▶ **Extract**
######

EducationSoftwareStrategy.com
StrategyCommunity

Knowledge Base

Product

Community

Knowledge Base

TopicsBrowse ArticlesDeveloper Zone

Product

Download SoftwareProduct DocumentationSecurity Hub

Education

Tutorial VideosSolution GalleryEducation courses

Community

GuidelinesGrandmastersEvents
x_social-icon_white.svglinkedin_social-icon_white.svg
Strategy logoCommunity

© Strategy Inc. All Rights Reserved.

LegalTerms of UsePrivacy Policy
  1. Home
  2. Topics

KB439248: How data blending works when joining datasets through unrelated attributes


Community Admin

• Strategy


This article covers how data blending works when joining datasets through unrelated attributes and the VLDB property that can control this behavior.

Starting with the release of Strategy ONE (March 2024), dossiers are also known as dashboards.
SYMPTOM
 
Cross joins are seen in metrics when joining across unrelated attributes inside of data blending. For example, tutorial datasets may contain unrelated attributes and cross join metric values rather than joining the metric values.

ka0PW0000001JmcYAE_0EM44000000QBrZ.jpeg

As shown in the example above, all data for cost is aggregated together and shown for every row of a category.
CAUSE
 
This is the default behavior when joining across unrelated attributes. In the example above, customer region and region are both unrelated to category. The datasets have filters so only some combinations can be seen. However, Strategy cannot know if these combinations are the only valid ones. With unfiltered datasets all data for all regions show up for all categories, providing very different behavior. To avoid data integrity issues from the lack of knowledge of the full possible set of combinations in the database, unrelated attributes are not used for joining data.
 
ACTION
 
This behavior is controllable through both a VLDB property and through advanced properties in  a dossier. This setting, Join Behavior, is accessed from the Dossier Properties dialog. 

ka0PW0000001JmcYAE_0EM4W0000039IZu.jpeg

This property is also available in the analytical engine VLDB properties of a project in project configuration. If the Allow option for Join Behavior is enabled, joins can occur through unrelated attributes. In the example above this allows region to join through year to get to category and produces the results shown below.

ka0PW0000001JmcYAE_0EM44000000QBrj.jpeg

As you can see, the cost values are only seen alongside the categories that line up with the combinations from the other datasets, with one not mapped to any category as there is no southwest region/year combination.

######

▶ **Goal of the exercise**
Copy the passage of the knowledge base article that starts with "Cross joins are" and ends with "the metric values.", substituting "sample datasets" for "tutorial datasets".

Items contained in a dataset
######

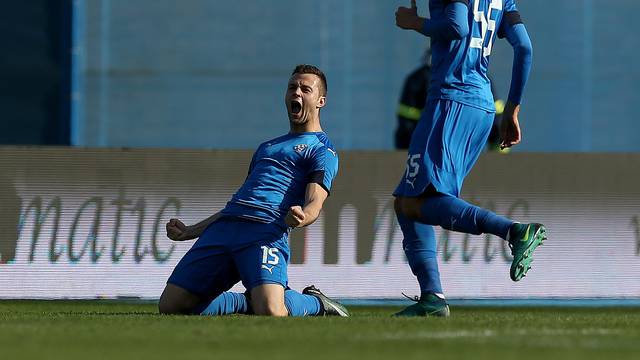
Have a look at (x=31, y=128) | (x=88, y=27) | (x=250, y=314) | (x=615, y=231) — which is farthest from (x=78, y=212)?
(x=88, y=27)

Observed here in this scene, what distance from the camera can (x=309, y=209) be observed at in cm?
660

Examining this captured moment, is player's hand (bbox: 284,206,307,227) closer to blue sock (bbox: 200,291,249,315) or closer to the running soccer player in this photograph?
Result: the running soccer player

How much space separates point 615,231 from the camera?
382 inches

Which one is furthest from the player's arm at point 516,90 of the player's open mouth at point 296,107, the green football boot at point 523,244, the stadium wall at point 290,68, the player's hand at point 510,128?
the stadium wall at point 290,68

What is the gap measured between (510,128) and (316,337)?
192 cm

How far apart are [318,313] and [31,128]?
7.71 m

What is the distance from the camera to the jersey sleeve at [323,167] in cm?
683

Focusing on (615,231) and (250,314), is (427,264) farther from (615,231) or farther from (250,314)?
(615,231)

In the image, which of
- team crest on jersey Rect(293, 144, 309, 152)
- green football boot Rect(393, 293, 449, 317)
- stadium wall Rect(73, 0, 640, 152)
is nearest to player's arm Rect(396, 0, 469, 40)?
team crest on jersey Rect(293, 144, 309, 152)

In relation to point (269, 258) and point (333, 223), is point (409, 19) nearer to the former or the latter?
point (269, 258)

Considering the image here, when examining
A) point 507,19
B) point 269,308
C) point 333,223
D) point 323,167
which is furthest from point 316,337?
point 333,223

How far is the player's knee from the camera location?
264 inches

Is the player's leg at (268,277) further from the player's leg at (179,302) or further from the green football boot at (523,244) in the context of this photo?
the green football boot at (523,244)

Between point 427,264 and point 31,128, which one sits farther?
point 31,128
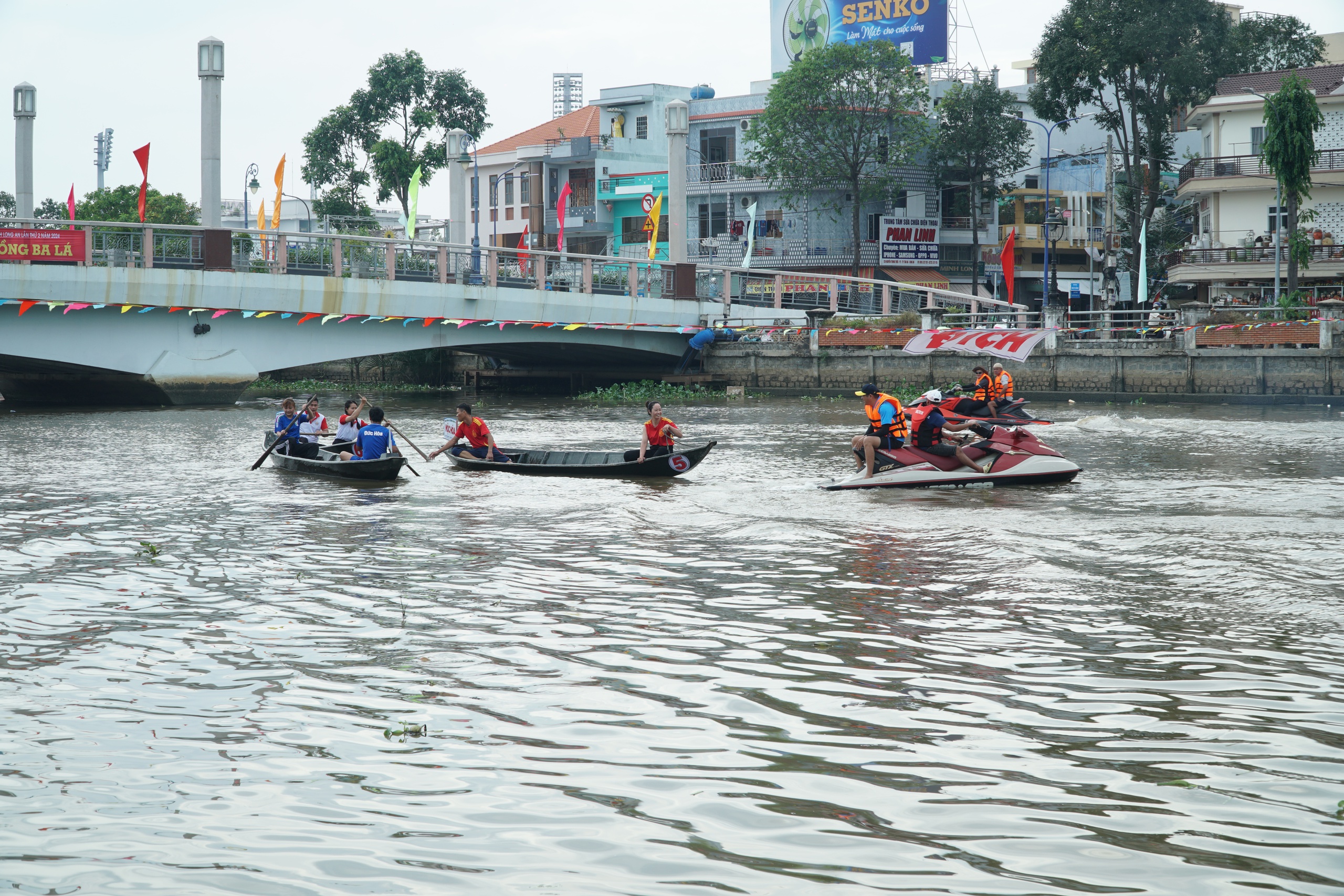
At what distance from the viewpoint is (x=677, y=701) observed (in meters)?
7.59

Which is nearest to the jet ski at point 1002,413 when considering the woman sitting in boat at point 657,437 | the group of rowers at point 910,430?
the group of rowers at point 910,430

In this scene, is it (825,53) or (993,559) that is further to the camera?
(825,53)

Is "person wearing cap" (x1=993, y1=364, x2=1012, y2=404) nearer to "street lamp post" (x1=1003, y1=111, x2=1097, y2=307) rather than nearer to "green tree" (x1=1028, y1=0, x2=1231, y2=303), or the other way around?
"street lamp post" (x1=1003, y1=111, x2=1097, y2=307)

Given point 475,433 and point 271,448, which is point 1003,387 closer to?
point 475,433

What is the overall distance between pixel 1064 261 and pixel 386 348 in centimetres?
3828

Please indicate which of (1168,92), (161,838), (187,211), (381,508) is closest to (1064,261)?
(1168,92)

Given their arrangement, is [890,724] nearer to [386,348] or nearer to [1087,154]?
[386,348]

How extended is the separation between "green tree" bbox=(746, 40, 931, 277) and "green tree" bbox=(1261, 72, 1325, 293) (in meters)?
17.6

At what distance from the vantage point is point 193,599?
10.6m

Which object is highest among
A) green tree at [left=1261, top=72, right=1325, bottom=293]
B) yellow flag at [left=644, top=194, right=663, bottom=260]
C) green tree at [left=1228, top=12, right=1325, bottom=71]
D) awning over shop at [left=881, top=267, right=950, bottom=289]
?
green tree at [left=1228, top=12, right=1325, bottom=71]

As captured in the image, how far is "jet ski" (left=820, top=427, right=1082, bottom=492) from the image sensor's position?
1775 cm

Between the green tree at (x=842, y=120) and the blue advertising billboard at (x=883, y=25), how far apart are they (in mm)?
2491

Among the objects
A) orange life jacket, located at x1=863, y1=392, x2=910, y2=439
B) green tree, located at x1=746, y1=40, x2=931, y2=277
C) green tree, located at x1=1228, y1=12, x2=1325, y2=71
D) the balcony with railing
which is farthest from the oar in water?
green tree, located at x1=1228, y1=12, x2=1325, y2=71

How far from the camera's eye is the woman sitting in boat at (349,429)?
21000 mm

######

▶ **The completed task**
Cross joins are seen in metrics when joining across unrelated attributes inside of data blending. For example, sample datasets may contain unrelated attributes and cross join metric values rather than joining the metric values.